Inside Blackbird: GitHub’s Rust-Powered Escape from Elasticsearch

💡

TL;DR: GitHub replaced a sprawling Elasticsearch cluster with a custom Rust-powered search engine. To index 100M+ repositories, they battled scaling challenges with novel data structures (Geometric XOR Filter), dynamic sharding, and a hyper-efficient cache, ultimately running on 60% fewer servers while shipping features faster than ever.

The Wrong Tool for the Job

Imagine trying to find a single, specific grain of sand on every beach on Earth, simultaneously. That’s code search at GitHub scale, and our old approach was basically to hire a million people with buckets and wish them luck.

We all use off-the-shelf tools like Elasticsearch. They’re great, until they’re not. At GitHub's scale, treating code like web text created a cascade of failures: spiraling costs, degraded performance, and an architectural bottleneck that blocked innovation. The pain forced them to go back to first principles and build a custom engine in Rust, a move that not only solved the problem but gave us a strategic advantage in engineering velocity.

So they started developing a very promising research prototype search engine, internally code-named Blackbird, which was kicked off in early 2020

Rube Goldberg Machine » Old Architecture

This is an example of Rube Goldberg machine → a deliberately over-complicated contraption designed to perform a simple task in a very indirect way.

ghui

GitHub’s old system was a beautifully complex, yet fundamentally wrong, Rube Goldberg machine. When a developer pushed code, the change would trigger an event that landed in a Redis queue. From there, a massive fleet of workers would pick up the job, pull the data, process it, and shove it into an Elasticsearch cluster.

This is a classic "brute force" scaling pattern. It's simple to conceptualize but operationally nightmarish. The architecture's fatal flaw was treating code as flat text and sharding by repository. This created massive hot shards for popular projects like the Linux kernel or Rails, leading to severe load imbalances and contention. Elasticsearch, a phenomenal general-purpose tool, was being asked to perform a job it was never designed for, leading to performance challenges and operational strain.

The core failure wasn't just technical debt; it was a philosophical mismatch. Code isn't just text. It’s a deeply structured, highly duplicated medium with its own rules.

Punctuation is paramount. Searching for . or ( isn't noise; it's critical syntax.
Stemming is destructive. We need to find the word walking, not its root walk.
Stop words are significant. Words like for or if can't be stripped from queries.
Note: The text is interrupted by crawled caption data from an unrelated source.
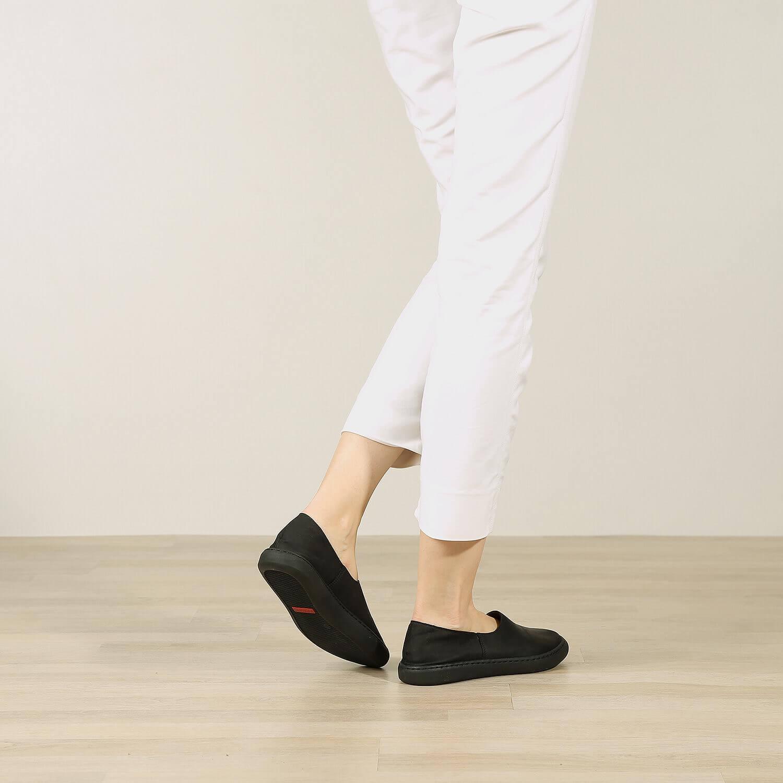 אישה נועלת נעלי בלרינה שטוחות בעיצוב ספורטיבי בצבע שחור - דגם אמי 8742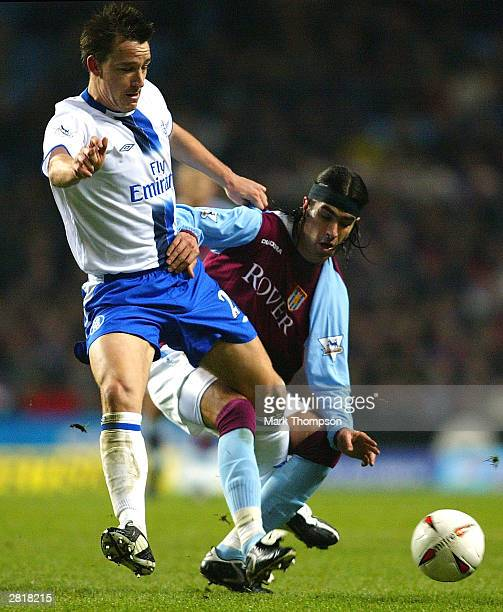 John Terry of Chelsea is tackled by Juan Pablo Angel of Aston Villa during the Carling Cup Quarter Final match between Aston Villa and Chelsea at...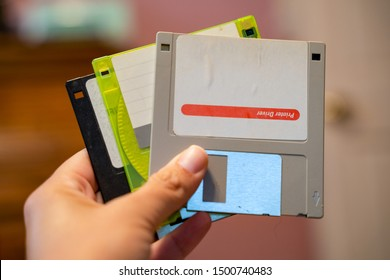 Hand holds out Three outdated 3.5 inch floppy disks, from the 1990s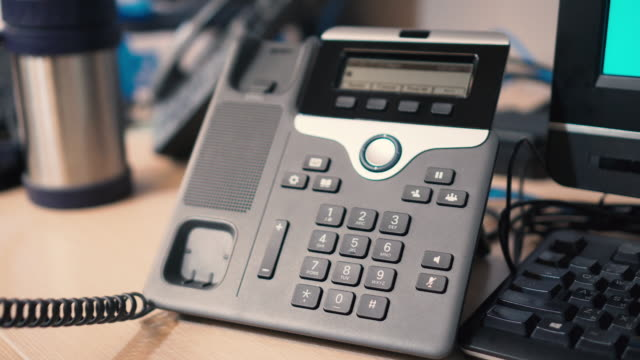 Pick up telephone press number to dial call - IP Phone Pick up telephone press number to dial call - IP Phone telephone receiver stock videos & royalty-free footage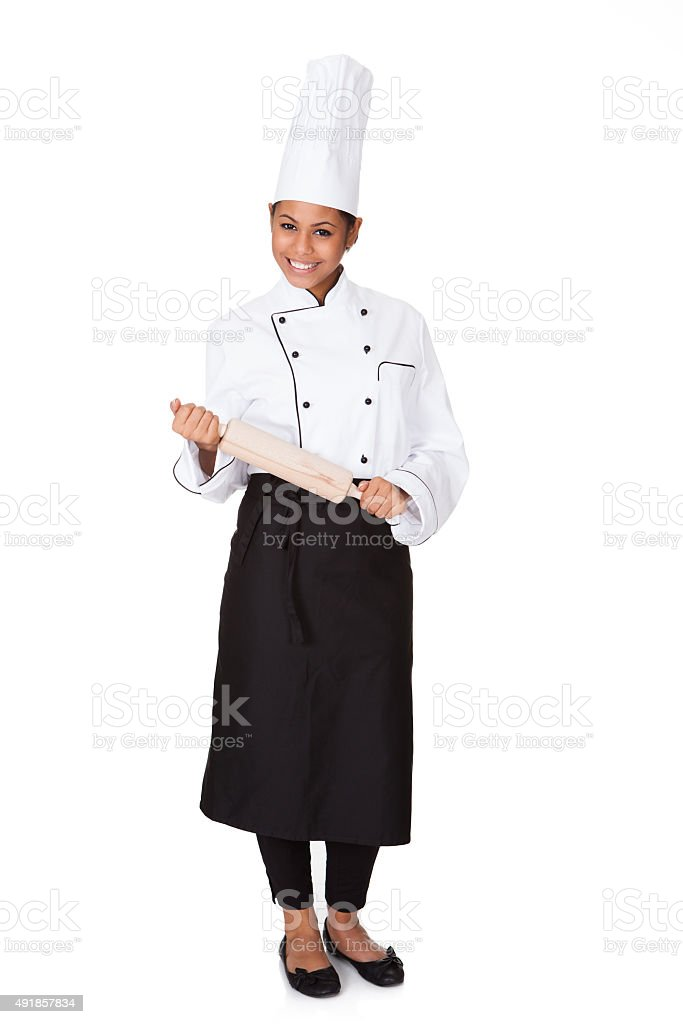 Female Chef With Battledore In Hand stock photo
Trying to configure a generic engine to respect these domain-specific rules is like trying to teach a fish to climb a tree. You can build a very elaborate ladder, but you're fighting gravity the whole way. The architectural problems, the hot shards, the spiraling costs, were not independent failures. They were symptoms of this deeper, underlying domain mismatch. The decision to shard by repository, for example, makes perfect sense for generic documents but is catastrophic for code, where repository popularity follows a power-law distribution. This causal link explains why the old system was doomed to fail at scale

The Strategic Pivot: Why Rust?

The decision to write Blackbird in Rust was not taken lightly. It was a deliberate choice rooted in the harsh lessons learned from operating systems at scale. When you are building a foundational piece of infrastructure that will serve millions of developers, you need a language that offers a trifecta of guarantees:

Performance: Rust is blazingly fast and memory-efficient. With no runtime or garbage collector, it can power performance-critical services, giving us the low-level control needed to squeeze every ounce of performance from our hardware.
Reliability: This was the killer feature. Rust's rich type system and ownership model guarantee memory-safety and thread-safety at compile-time. This eliminates entire categories of bugsnull pointer dereferences, data races, buffer overflows→ that are a constant source of instability and security vulnerabilities in systems-level code.
Productivity: Despite its power, Rust provides top-notch tooling, a friendly compiler with useful error messages, and an integrated package manager (Cargo) that makes development a joy, not a chore.

This was the bedrock upon which Blackbird was built.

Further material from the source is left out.